Parlez-nous de l’importance des costumes…
Consolata Boyle ! Immense costumière qui a fait tous les films de Stephen Frears. J’ai eu beaucoup de discussions avec elle et Stephen pour comprendre pourquoi je devais avoir un comportement différent avec certaines personnes et soudain m’habiller de façon grotesque ou très sexuelle, serrée dans une robe d’inspiration militaire parfaite pour traverser le palais au pas de charge… Ou être parfaitement ridicule en mini-jupe bordée de fourrure blanche et en bottines pour chanter Santa Baby à une nation affamée !
Une autre séquence grinçante, celle où Elena massacre If You Leave Me Now lors d’un luxueux dîner de charité…

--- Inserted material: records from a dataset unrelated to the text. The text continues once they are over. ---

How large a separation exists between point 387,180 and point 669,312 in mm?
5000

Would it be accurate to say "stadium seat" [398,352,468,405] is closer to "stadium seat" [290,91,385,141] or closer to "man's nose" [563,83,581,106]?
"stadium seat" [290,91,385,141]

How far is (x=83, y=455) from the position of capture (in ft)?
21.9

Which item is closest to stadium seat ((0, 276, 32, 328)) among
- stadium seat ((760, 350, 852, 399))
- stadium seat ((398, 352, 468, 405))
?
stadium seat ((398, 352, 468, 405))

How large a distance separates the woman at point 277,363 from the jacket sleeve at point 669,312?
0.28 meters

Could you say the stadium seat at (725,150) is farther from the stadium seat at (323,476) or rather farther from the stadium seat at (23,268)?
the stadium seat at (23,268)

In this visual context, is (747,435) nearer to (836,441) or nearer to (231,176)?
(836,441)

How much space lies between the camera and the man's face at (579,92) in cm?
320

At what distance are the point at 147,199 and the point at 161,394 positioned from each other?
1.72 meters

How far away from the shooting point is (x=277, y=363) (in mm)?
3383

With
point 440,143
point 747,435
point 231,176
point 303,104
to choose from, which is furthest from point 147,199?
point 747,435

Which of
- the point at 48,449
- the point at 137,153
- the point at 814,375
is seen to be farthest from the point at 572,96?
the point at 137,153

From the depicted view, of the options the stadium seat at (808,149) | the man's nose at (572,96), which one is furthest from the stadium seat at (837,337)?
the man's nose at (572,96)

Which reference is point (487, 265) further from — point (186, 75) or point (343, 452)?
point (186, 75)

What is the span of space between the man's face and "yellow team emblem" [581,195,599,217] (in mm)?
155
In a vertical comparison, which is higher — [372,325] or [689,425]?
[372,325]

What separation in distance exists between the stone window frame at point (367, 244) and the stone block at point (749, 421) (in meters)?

Elena suppliant à son peuple de ne pas la quitter de sa voix de fausset… Une grande idée scénaristique…
Stephen Frears dit s’être inspiré pour cette scène d’une vidéo où l’on voit Vladimir Poutine chanter au karaoké Blueberry Hill devant un parterre de stars, Kevin Costner, Sharon Stone, Gérard Depardieu… lors d’un gala de charité qui s’avéra être une escroquerie. Tout le monde s’était levé pour ovationner le bien piètre chanteur !
C’est tout ce qui rend The Regime aussi désopilant que glaçant : ridiculiser les puissants est tellement nécessaire! Comme le dit Stephen Frears : “Dans cette fiction, tout est vrai, il suffit d’aller sur YouTube !”
«The Regime», de Will Tracy, réalisée par Stephen Frears et Jessica Hobbs. Disponible sur les plateformes HBO Max et sur Prime Video/Pass Warner.